Authors: Melissa Antonelli, Arnaud Durand, and Juha Kontinen

Published in: LIPIcs, Volume 345, 50th International Symposium on Mathematical Foundations of Computer Science (MFCS 2025)


Abstract
In this paper, we provide a uniform framework for investigating small circuit classes and bounds through the lens of ordinary differential equations (ODEs). Following an approach recently introduced to capture the class of polynomial-time computable functions via ODE-based recursion schemas and later applied to the context of functions computed by unbounded fan-in circuits of constant depth (FAC⁰), we study multiple relevant small circuit classes. In particular, we show that natural restrictions on linearity and derivation along functions with specific growth rate correspond to kinds of functions that can be proved to be in various classes, ranging from FAC⁰ to FAC¹. This reveals an intriguing link between constraints over linear-length ODEs and circuit computation, providing new tools to tackle the complex challenge of establishing bounds for classes in the circuit hierarchies and possibly enhancing our understanding of the role of counters in this setting. Additionally, we establish several completeness results, in particular obtaining the first ODE-based characterizations for the classes of functions computable in constant depth with unbounded fan-in and Mod 2 gates (FACC[2]) and in logarithmic depth with bounded fan-in Boolean gates (FNC¹).

□ □ □ □

According to the abstract, which two classes of functions receive their first ODE-based characterizations? The rows aren't needed for this.

## Rows

□ □ □ □

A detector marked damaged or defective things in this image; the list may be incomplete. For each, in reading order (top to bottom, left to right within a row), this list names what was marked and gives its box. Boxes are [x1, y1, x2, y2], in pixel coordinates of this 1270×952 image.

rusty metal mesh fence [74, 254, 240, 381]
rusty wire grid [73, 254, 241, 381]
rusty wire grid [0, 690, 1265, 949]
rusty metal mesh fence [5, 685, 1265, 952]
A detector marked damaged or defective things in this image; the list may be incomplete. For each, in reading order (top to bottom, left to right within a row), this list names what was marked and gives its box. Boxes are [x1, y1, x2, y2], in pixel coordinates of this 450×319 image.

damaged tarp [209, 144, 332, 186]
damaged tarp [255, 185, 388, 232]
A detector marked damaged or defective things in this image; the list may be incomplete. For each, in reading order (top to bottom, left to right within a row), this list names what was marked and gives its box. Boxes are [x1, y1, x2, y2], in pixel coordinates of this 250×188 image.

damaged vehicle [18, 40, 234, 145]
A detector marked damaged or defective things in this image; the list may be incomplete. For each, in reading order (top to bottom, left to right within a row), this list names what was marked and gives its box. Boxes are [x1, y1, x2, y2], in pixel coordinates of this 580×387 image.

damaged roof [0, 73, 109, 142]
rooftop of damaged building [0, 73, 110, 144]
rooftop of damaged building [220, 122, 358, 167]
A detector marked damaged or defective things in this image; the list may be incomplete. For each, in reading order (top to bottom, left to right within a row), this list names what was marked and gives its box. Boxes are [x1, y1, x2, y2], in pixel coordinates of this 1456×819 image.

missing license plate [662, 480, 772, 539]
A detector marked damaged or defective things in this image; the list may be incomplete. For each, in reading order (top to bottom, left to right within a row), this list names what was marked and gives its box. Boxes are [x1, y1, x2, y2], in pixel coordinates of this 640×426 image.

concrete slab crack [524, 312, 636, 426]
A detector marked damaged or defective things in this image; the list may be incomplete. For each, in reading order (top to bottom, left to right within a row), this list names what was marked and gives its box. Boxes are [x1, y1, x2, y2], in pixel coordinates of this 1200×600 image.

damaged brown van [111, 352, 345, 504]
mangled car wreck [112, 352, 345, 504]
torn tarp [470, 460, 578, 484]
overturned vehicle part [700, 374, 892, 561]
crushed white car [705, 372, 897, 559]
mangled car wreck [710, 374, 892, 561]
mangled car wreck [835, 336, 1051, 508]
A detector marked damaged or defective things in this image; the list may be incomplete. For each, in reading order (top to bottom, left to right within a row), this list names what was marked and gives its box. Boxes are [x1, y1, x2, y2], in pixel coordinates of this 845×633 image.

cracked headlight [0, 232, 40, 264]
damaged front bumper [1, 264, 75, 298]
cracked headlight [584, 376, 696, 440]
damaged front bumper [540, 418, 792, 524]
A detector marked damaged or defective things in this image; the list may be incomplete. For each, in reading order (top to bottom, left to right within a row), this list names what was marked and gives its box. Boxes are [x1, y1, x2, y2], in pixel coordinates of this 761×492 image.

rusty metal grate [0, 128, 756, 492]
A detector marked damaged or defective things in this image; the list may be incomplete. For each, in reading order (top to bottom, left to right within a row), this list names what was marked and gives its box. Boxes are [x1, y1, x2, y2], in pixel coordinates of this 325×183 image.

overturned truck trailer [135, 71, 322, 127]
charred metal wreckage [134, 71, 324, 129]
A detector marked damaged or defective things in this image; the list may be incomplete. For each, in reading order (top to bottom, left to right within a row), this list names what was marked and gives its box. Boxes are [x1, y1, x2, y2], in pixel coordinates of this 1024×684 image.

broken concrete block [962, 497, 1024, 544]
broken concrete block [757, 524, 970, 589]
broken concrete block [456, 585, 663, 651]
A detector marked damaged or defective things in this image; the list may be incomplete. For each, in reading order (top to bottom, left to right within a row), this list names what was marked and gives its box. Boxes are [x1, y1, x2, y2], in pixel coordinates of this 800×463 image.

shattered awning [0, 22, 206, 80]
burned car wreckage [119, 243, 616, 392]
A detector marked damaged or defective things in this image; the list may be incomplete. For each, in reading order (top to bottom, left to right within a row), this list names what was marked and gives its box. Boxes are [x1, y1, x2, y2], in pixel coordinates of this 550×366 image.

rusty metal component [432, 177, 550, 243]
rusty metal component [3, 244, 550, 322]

□ □ □ □

## Result
FACC[2], the functions computable in constant depth with unbounded fan-in and Mod 2 gates, and FNC¹, the functions computable in logarithmic depth with bounded fan-in Boolean gates.